Principezinho subiu o morro e viu o mundo. Contemplou, ao longe, toda a vastidão do que acontece lá fora. Descobriu que a felicidade não é colorida como os quadros da sala de estar. Ela desbota, envelhece e mancha.
Principezinho voltou. O colo da mamãe é mais seguro. De lá, tudo é mais bonito. Não há monstros para enfrentar.
Principezinho acha que o tempo será generoso com ele e, por isso, adia o confronto. Só mais um dia...

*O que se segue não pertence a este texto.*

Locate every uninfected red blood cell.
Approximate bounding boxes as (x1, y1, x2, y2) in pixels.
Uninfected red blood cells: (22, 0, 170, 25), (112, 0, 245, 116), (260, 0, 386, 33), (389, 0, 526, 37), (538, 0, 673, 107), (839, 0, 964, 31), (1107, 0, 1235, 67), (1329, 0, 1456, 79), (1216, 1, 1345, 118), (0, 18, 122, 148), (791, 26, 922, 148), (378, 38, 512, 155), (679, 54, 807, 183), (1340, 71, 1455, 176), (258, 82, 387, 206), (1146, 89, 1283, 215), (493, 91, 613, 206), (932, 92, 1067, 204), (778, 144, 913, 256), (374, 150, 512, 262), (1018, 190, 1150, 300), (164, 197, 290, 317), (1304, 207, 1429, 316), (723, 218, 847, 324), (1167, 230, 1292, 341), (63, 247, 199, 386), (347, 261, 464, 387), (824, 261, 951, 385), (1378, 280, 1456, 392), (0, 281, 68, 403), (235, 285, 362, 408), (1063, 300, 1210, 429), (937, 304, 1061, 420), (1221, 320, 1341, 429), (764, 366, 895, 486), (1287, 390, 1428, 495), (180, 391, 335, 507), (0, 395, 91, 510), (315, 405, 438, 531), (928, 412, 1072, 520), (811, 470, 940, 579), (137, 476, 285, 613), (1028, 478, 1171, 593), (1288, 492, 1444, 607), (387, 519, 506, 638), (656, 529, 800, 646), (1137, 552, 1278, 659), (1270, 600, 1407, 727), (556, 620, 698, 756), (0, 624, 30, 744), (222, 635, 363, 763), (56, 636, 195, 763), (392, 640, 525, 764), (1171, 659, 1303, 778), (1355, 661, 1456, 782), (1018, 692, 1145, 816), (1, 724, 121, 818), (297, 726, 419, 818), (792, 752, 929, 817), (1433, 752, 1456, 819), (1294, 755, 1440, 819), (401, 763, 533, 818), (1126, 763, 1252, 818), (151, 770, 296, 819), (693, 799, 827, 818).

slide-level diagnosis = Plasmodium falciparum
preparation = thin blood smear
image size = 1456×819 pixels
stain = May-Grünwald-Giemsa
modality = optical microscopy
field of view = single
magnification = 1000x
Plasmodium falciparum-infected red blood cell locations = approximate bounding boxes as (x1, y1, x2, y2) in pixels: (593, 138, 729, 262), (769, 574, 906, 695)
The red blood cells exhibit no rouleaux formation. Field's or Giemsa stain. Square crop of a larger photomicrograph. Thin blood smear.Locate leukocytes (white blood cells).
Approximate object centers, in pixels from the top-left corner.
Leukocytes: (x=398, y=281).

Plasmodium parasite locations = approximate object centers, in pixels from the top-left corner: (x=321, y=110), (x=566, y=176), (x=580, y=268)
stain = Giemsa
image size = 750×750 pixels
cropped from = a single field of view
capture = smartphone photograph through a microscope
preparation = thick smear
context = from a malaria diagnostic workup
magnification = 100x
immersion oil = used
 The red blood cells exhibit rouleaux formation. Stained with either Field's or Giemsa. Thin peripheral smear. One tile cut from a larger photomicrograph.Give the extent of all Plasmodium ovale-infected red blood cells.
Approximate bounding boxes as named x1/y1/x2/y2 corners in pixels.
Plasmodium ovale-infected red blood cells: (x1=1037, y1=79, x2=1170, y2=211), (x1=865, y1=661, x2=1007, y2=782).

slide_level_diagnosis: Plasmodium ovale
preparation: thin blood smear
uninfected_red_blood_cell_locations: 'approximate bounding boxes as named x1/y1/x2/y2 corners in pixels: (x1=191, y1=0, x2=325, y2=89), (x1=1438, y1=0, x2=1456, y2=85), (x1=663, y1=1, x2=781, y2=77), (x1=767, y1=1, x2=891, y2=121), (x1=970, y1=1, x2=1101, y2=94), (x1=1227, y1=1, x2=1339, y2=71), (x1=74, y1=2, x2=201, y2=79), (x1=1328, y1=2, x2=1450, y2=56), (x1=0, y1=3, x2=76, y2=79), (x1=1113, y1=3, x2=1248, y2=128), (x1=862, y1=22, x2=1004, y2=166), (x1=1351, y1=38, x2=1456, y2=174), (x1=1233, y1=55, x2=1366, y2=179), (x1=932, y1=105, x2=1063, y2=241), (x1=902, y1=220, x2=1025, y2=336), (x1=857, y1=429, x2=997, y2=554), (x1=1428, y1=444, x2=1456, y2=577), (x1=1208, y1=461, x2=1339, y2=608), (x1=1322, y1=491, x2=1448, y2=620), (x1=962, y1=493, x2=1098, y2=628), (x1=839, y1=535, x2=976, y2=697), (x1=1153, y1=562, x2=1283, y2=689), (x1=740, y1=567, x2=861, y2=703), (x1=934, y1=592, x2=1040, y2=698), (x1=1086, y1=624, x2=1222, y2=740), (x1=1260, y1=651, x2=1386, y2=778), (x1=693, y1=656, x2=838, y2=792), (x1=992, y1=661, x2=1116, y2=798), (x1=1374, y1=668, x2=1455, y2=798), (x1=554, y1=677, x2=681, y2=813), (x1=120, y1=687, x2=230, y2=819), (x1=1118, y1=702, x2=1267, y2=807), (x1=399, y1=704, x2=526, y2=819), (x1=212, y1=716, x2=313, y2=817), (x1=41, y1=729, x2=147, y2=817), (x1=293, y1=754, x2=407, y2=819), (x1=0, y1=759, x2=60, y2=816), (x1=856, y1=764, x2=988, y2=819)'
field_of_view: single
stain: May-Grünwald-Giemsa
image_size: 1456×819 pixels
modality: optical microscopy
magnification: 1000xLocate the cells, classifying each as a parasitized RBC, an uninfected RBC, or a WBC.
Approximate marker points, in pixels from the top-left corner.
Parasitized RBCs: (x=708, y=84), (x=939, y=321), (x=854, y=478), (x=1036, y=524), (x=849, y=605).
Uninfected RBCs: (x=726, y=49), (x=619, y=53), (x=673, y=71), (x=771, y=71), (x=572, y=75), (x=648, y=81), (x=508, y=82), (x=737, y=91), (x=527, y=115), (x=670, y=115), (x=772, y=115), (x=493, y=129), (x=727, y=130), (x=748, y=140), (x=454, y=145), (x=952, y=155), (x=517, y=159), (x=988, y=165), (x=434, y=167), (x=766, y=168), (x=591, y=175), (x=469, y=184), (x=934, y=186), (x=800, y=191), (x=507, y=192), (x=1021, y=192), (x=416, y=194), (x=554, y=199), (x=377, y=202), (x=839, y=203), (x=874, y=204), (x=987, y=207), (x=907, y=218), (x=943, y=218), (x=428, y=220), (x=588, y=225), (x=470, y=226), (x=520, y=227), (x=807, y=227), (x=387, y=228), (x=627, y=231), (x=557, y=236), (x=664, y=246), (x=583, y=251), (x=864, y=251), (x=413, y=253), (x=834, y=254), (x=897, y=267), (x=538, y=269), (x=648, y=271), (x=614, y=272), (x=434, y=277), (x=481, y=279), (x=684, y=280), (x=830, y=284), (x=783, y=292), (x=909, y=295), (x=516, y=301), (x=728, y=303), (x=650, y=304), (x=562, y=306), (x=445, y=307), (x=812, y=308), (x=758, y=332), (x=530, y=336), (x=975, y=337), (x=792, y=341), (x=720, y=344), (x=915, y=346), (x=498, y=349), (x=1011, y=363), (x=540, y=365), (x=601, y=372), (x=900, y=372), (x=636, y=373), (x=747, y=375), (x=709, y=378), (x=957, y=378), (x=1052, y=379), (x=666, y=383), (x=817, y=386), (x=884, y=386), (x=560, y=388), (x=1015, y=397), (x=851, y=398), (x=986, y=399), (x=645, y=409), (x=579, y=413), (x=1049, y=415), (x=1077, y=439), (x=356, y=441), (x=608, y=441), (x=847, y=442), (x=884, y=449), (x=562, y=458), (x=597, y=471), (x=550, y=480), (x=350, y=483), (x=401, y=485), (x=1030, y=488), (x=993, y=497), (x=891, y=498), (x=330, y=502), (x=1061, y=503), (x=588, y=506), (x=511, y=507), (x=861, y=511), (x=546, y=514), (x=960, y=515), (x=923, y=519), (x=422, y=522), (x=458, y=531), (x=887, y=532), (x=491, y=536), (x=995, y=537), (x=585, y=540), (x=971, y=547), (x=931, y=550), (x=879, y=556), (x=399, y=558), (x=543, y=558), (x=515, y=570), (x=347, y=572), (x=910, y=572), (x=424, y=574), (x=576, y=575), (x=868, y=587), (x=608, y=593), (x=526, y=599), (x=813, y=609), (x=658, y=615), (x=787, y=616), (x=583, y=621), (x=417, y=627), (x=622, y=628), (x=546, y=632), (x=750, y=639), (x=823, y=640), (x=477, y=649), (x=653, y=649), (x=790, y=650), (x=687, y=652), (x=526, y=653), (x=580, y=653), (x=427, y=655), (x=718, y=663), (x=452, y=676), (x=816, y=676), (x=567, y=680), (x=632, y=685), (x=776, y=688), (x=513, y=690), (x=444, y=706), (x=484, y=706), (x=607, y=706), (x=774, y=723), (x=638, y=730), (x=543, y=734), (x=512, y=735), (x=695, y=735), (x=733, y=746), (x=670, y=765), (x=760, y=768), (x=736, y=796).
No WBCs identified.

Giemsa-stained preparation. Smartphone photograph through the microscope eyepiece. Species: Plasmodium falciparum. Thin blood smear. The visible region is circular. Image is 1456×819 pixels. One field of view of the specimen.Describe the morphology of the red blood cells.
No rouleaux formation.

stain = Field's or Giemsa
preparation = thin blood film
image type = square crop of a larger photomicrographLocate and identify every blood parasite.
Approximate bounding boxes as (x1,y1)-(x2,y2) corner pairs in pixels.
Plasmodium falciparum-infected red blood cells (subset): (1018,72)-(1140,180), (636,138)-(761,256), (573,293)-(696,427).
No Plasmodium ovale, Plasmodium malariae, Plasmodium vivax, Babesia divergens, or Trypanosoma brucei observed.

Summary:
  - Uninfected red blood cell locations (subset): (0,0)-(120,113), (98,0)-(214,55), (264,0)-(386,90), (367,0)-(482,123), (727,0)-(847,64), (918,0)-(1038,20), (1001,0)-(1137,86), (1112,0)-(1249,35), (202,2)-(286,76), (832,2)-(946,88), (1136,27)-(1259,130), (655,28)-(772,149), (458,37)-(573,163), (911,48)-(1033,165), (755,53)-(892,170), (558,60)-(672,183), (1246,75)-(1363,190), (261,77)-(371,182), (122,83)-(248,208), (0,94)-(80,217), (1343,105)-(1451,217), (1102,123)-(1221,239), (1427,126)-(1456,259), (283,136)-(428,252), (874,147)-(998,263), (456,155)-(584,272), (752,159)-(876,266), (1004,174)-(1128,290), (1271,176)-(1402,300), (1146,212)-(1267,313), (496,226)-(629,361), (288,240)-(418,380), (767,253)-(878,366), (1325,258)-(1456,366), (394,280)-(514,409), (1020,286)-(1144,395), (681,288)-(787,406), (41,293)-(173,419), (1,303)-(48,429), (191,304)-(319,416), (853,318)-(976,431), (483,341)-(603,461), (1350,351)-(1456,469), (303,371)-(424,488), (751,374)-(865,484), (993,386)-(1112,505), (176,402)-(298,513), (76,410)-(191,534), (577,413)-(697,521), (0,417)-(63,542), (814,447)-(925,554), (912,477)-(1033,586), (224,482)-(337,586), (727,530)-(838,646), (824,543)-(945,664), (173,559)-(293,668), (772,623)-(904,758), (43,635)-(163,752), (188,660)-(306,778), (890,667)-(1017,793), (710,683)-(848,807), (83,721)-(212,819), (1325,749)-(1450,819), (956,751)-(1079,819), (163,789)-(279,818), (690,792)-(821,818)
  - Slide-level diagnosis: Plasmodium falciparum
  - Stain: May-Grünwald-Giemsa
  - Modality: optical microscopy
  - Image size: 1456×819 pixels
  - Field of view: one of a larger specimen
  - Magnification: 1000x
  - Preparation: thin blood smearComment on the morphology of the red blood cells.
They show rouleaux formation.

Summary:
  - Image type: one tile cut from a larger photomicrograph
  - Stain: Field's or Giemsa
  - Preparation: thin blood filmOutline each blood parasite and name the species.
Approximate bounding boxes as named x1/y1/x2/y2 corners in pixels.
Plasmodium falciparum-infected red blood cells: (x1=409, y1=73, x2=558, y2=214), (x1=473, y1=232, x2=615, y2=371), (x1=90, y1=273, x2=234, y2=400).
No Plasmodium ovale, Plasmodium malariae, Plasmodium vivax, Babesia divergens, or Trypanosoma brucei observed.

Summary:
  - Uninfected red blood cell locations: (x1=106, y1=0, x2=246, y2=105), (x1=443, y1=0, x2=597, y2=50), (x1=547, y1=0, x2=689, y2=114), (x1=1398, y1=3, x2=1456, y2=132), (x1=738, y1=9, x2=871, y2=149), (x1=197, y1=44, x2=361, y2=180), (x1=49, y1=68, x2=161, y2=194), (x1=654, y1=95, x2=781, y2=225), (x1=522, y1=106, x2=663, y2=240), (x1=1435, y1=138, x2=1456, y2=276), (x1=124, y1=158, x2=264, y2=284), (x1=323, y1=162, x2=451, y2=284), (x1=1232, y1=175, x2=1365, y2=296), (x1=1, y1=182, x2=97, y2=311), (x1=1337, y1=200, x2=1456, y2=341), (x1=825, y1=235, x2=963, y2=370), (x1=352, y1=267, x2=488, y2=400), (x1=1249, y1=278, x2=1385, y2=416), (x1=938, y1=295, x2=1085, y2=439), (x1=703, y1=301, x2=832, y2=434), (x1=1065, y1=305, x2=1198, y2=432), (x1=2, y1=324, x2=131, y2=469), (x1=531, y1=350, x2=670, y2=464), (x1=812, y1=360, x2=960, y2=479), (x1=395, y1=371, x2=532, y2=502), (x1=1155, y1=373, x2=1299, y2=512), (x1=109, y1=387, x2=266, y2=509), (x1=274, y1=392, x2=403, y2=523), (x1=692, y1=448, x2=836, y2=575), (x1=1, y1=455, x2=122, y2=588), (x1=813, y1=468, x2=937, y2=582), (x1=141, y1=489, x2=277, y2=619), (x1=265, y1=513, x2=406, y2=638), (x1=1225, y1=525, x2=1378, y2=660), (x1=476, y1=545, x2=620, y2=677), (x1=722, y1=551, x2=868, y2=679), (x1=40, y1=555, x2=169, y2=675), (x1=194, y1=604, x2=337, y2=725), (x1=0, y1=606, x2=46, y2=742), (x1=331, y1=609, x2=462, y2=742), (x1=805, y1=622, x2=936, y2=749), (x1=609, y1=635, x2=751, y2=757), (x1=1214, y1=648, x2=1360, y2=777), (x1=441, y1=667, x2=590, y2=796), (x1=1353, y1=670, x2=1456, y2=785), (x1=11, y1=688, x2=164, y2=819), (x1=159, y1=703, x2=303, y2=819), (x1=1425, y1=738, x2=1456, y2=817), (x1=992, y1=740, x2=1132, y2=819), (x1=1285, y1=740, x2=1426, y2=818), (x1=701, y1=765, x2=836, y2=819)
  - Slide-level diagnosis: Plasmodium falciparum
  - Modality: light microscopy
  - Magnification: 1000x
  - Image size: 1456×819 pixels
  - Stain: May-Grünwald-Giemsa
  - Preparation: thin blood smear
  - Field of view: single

Assim, no seu mundo lúdico, o peso é como algodão-doce, a dor sara com um sopro e a ameaça é só uma sombra na parede do quarto.
Ah, Principezinho! A vida é tão mais vasta que esse seu carrossel. O seu dinamismo vai além do sobe-e-desce da roda-gigante. Para ser feliz, é preciso muito mais que velhos homens fantasiados de palhaço. E para estar seguro não basta se trancar dentro do guarda-roupas ou se esconder debaixo da cama.
O que seus olhos viram, seus pés ainda não percorreram. Há outros tipos de toque além do da mamãe. Existem mais cheiros que o de chocolate quente com biscoito. E as brincadeiras são mais reais do outro lado.
Doce menino, o morro é menos ameaçador do que parece. Ele nem se compara aos vilões dos quadrinhos. Mas para transpô-lo, é preciso ter a grandeza dos gigantes e a coragem dos super-heróis.